• _INPUT FOR THIS TASK_:
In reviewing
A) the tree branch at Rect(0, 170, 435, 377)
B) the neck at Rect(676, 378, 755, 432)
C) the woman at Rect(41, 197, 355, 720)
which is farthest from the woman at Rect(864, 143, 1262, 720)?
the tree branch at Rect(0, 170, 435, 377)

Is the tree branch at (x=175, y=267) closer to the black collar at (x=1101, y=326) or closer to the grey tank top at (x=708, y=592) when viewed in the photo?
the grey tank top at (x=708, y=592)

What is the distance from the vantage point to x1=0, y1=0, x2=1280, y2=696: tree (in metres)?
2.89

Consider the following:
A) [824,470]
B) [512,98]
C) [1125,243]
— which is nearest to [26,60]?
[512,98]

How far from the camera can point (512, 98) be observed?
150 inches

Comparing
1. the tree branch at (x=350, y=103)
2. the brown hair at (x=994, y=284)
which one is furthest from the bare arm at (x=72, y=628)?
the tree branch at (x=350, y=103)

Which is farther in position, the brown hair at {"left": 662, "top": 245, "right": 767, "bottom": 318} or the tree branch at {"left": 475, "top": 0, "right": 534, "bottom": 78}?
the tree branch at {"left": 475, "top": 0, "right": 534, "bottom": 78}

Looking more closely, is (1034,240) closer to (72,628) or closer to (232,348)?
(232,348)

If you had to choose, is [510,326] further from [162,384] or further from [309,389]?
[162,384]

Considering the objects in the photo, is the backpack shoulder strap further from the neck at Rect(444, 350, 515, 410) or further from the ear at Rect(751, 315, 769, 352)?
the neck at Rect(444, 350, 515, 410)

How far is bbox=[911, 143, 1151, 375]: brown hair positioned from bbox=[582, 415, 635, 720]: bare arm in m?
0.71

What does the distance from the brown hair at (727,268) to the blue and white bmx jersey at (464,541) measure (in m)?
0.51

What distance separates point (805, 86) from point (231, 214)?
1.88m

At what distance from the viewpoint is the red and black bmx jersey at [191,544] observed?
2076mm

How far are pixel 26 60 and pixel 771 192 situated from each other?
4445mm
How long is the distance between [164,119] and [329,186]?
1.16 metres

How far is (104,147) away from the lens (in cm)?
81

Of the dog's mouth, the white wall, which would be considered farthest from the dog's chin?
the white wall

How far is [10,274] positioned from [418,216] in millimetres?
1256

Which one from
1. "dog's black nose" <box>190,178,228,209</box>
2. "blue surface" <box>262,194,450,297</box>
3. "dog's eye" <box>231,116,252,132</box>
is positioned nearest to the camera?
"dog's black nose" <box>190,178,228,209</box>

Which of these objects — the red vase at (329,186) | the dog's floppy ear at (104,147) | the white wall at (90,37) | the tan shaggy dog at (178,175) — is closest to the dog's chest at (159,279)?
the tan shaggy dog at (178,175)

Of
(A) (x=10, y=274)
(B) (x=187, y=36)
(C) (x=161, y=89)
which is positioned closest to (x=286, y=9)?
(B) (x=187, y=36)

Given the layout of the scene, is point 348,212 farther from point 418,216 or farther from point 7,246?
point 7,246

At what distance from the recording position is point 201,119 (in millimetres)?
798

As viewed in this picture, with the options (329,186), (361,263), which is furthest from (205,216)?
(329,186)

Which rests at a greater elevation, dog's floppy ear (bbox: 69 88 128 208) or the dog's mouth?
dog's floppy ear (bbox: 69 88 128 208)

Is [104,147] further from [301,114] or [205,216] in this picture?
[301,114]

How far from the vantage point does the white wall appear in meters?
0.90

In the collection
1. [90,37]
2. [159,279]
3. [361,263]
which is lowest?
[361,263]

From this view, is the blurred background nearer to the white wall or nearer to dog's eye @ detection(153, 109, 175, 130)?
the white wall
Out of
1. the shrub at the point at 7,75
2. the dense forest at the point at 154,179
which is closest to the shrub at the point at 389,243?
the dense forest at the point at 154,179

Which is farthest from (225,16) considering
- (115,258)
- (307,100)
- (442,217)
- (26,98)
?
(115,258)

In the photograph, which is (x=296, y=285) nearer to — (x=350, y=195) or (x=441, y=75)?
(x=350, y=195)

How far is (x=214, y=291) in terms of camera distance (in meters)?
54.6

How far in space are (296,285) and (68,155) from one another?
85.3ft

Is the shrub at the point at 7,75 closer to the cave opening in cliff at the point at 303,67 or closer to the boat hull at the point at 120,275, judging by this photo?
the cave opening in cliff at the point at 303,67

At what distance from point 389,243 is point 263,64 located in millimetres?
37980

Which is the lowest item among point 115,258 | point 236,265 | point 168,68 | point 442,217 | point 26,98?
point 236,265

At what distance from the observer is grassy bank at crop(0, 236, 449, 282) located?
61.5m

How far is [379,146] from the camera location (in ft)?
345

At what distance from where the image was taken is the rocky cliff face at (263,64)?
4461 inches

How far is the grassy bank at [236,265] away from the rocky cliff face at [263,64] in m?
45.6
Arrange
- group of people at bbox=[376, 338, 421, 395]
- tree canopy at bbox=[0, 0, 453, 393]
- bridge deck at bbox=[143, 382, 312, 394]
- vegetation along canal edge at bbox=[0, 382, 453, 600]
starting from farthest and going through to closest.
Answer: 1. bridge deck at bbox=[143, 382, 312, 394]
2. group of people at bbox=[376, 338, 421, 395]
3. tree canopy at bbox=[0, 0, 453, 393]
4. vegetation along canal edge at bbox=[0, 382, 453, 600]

• _GIVEN EXERCISE_: Could you give again exactly the lines from the line containing "At what distance from point" through the final line of the data above, and no others?

• _COMPLETE OUTPUT_:
At what distance from point 389,243 is point 263,64 located in millimetres?
37980

Which is the lowest item among point 115,258 | point 236,265 | point 168,68 | point 442,217 | point 26,98?
point 236,265

At what distance from the observer is grassy bank at crop(0, 236, 449, 282) located?
61.5m

How far is [379,146] from the camera location (in ft)?
345

At what distance from where the image was taken is the rocky cliff face at (263,64)?
4461 inches

How far is the grassy bank at [236,265] away from the rocky cliff face at [263,64] in m?
45.6
Arrange
- group of people at bbox=[376, 338, 421, 395]
- tree canopy at bbox=[0, 0, 453, 393]
- bridge deck at bbox=[143, 382, 312, 394]
- vegetation along canal edge at bbox=[0, 382, 453, 600]
starting from farthest and going through to closest.
Answer: 1. bridge deck at bbox=[143, 382, 312, 394]
2. group of people at bbox=[376, 338, 421, 395]
3. tree canopy at bbox=[0, 0, 453, 393]
4. vegetation along canal edge at bbox=[0, 382, 453, 600]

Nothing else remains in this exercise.